Determination under s.20 of the Courts (Case Transfer) Act 1991

  1. This proceeding was issued by writ on 20 December 2006.  The plaintiff claims damages for personal injury arising out of a fall at Flemington Racecourse on 4 November 2004.  On 19 January 2007 the defendant filed a jury notice.  On 14 February 2007, on the return of a summons for directions, I made orders by consent containing directions relating to the disposition of the interlocutory proceedings in the action. 

  1. On 15 February 2007 the defendant referred the proceeding to the Master under s.17(1) of the Courts (Case Transfer) Act 1991 (“the Act”) as a proceeding which may be suitable for transfer to the County Court under Part 3 of that Act. The defendant filed submissions dated 5 March 2007 in support of that reference. No submissions were made on behalf of the plaintiff. Based on the materials, the Master formed the conclusion that the proceeding should be transferred to the County Court under Part 3 of the Act. Accordingly the Master made an order to that effect dated 3 May 2007.
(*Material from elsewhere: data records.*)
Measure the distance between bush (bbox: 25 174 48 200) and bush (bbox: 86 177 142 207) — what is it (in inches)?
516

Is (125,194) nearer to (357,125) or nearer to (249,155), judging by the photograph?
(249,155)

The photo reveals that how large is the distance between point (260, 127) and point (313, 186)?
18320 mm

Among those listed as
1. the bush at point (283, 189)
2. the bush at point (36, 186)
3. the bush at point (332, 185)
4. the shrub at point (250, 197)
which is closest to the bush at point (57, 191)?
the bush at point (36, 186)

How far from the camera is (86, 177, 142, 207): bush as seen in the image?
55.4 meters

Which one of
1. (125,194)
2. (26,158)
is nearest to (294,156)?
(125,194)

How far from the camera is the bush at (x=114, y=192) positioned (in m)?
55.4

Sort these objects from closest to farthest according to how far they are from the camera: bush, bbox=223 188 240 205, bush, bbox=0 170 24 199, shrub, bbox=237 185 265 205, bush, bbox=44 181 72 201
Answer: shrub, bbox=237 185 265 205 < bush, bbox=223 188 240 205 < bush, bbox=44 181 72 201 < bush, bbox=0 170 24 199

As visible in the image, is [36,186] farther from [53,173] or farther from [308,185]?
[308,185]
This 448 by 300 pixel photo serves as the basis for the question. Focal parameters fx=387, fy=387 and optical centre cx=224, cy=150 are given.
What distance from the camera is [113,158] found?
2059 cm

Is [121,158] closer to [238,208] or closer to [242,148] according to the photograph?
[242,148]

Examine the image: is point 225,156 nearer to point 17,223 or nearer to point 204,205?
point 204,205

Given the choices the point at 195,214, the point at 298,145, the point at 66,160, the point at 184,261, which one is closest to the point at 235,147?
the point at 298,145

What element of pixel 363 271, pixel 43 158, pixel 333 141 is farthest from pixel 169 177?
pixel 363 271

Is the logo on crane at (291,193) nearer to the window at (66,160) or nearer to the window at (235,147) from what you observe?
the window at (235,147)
  1. Pursuant to s.19 of the Act the plaintiff has objected to the transfer of the proceeding to the County Court and has filed a notice of objection. In support the plaintiff has filed submissions opposing the transfer of the proceeding to the County Court. Under s.4 of the Act, the Chief Justice has delegated to me the determination of the plaintiff’s objection. Accordingly the matter has come to me for determination pursuant to s.20 of the Act.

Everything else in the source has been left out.